Symbol Correctness in Deep Neural Networks Containing Symbolic Layers
Aaron Bembenek, Toby Murray
TL;DR
This work formalizes symbol correctness as the alignment between neural-to-symbol predictions at the neural-symbolic boundary and the ground-truth symbolic representation, arguing that it is essential for explainability and transfer learning in NS-DNNs. It develops a formal NS-DNN model ⟨f_θ, g, p⟩, defines symbol and output correctness, and proves that symbol correctness cannot be guaranteed to be trainable from output supervision alone. To study training dynamics, the authors introduce an ideal synthesizer and three practical synthesizers (Autodiff, Closest, Random) within a unified training framework, and analyze how they reconcile neural beliefs with symbolic possibilities.
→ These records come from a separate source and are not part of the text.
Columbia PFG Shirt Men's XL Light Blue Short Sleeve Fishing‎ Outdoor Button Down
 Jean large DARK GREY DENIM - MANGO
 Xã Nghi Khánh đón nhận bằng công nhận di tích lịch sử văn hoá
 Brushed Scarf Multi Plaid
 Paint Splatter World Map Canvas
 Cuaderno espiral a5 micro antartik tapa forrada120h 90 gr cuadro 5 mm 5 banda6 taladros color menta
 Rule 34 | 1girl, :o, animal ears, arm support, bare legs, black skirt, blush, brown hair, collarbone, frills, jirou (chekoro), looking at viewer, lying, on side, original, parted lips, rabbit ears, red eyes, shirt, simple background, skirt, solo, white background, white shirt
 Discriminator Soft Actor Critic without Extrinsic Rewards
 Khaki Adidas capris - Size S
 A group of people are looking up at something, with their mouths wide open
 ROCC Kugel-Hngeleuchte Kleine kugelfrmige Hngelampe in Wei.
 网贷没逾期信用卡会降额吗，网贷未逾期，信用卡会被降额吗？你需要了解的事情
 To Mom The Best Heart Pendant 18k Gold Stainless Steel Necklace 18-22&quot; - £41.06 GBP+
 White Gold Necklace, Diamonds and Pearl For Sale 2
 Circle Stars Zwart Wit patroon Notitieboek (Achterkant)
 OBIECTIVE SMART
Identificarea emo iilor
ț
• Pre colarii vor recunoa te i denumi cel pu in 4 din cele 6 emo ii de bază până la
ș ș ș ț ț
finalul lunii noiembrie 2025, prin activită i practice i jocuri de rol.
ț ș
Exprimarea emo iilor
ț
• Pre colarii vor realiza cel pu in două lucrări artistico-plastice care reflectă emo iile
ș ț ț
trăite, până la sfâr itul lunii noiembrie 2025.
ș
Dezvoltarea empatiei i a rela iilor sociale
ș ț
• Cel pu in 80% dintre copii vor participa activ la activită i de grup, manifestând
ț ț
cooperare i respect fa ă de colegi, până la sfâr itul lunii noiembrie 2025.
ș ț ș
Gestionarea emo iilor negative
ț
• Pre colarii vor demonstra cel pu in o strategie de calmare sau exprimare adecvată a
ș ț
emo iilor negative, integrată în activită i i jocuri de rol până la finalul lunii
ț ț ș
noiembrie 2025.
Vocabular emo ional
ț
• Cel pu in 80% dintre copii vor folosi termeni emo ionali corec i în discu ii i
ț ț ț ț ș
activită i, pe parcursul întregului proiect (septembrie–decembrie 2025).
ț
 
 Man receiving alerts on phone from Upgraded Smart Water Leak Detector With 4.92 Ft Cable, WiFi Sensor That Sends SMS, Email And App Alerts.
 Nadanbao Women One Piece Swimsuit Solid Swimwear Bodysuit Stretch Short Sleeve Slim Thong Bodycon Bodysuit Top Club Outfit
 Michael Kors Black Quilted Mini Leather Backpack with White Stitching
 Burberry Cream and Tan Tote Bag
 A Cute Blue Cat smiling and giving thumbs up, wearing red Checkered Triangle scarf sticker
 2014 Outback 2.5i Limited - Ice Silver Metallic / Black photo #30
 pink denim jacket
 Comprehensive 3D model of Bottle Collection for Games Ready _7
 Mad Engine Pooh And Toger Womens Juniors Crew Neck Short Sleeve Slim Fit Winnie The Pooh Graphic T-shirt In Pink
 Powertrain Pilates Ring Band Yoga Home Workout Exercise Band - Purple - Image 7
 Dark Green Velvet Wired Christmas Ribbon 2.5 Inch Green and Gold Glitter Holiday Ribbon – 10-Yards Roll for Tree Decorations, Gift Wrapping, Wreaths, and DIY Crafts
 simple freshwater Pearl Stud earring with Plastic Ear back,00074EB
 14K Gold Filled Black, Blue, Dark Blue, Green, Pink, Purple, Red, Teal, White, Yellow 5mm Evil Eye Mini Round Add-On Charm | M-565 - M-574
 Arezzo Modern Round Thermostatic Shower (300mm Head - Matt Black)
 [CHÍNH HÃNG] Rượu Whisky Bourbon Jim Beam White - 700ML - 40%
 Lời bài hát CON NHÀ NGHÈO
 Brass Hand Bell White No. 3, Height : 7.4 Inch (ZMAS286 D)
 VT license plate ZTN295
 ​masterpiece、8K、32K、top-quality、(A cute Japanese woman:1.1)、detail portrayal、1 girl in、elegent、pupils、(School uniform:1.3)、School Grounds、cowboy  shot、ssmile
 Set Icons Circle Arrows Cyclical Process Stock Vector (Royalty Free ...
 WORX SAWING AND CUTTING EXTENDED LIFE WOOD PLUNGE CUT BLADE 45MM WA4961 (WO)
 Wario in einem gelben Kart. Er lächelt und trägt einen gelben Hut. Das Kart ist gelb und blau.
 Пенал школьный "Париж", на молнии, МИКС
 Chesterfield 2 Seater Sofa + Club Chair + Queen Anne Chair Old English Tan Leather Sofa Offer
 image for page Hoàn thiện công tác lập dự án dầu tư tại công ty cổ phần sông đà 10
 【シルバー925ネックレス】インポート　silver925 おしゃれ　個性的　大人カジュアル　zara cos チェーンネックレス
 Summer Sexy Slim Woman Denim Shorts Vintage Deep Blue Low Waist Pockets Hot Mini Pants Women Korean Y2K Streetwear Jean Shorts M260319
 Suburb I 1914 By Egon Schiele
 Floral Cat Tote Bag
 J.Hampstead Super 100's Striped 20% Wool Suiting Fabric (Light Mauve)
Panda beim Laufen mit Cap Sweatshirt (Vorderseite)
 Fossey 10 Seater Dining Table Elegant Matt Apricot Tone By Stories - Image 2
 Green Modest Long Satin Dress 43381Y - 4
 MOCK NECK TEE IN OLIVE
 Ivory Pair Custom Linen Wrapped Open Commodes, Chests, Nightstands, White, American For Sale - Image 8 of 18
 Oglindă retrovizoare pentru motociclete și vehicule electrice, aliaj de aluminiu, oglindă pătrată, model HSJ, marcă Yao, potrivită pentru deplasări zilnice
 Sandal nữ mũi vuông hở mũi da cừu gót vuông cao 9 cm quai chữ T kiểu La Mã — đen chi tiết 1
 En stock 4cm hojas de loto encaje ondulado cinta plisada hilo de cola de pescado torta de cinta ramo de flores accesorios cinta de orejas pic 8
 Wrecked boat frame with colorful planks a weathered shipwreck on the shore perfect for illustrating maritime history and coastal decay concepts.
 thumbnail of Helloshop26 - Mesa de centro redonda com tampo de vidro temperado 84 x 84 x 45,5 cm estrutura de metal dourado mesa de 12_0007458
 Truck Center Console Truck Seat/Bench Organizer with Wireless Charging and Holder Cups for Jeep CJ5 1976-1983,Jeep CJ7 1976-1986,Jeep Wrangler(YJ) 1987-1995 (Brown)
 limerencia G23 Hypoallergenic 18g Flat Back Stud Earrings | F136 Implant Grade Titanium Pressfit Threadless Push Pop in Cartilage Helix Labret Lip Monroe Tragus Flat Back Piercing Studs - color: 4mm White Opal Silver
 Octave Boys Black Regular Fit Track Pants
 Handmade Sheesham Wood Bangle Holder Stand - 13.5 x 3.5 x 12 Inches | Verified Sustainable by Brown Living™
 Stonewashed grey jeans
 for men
Through experiments on a visual addition task with Datalog-based symbolic layers, they show that high output accuracy does not guarantee symbol correctness, and that synthesizer choice critically shapes symbol learning, especially under data distribution shifts. The results motivate future NS-DNN training strategies that leverage symbol correctness to improve explainability and transferability, including curriculum approaches, biased data, and partially labeled symbols.
Abstract
To handle AI tasks that combine perception and logical reasoning, recent work introduces Neurosymbolic Deep Neural Networks (NS-DNNs), which contain -- in addition to traditional neural layers -- symbolic layers: symbolic expressions (e.g., SAT formulas, logic programs) that are evaluated by symbolic solvers during inference. We identify and formalize an intuitive, high-level principle that can guide the design and analysis of NS-DNNs: symbol correctness, the correctness of the intermediate symbols predicted by the neural layers with respect to a (generally unknown) ground-truth symbolic representation of the input data. We demonstrate that symbol correctness is a necessary property for NS-DNN explainability and transfer learning (despite being in general impossible to train for). Moreover, we show that the framework of symbol correctness provides a precise way to reason and communicate about model behavior at neural-symbolic boundaries, and gives insight into the fundamental tradeoffs faced by NS-DNN training algorithms. In doing so, we both identify significant points of ambiguity in prior work, and provide a framework to support further NS-DNN developments.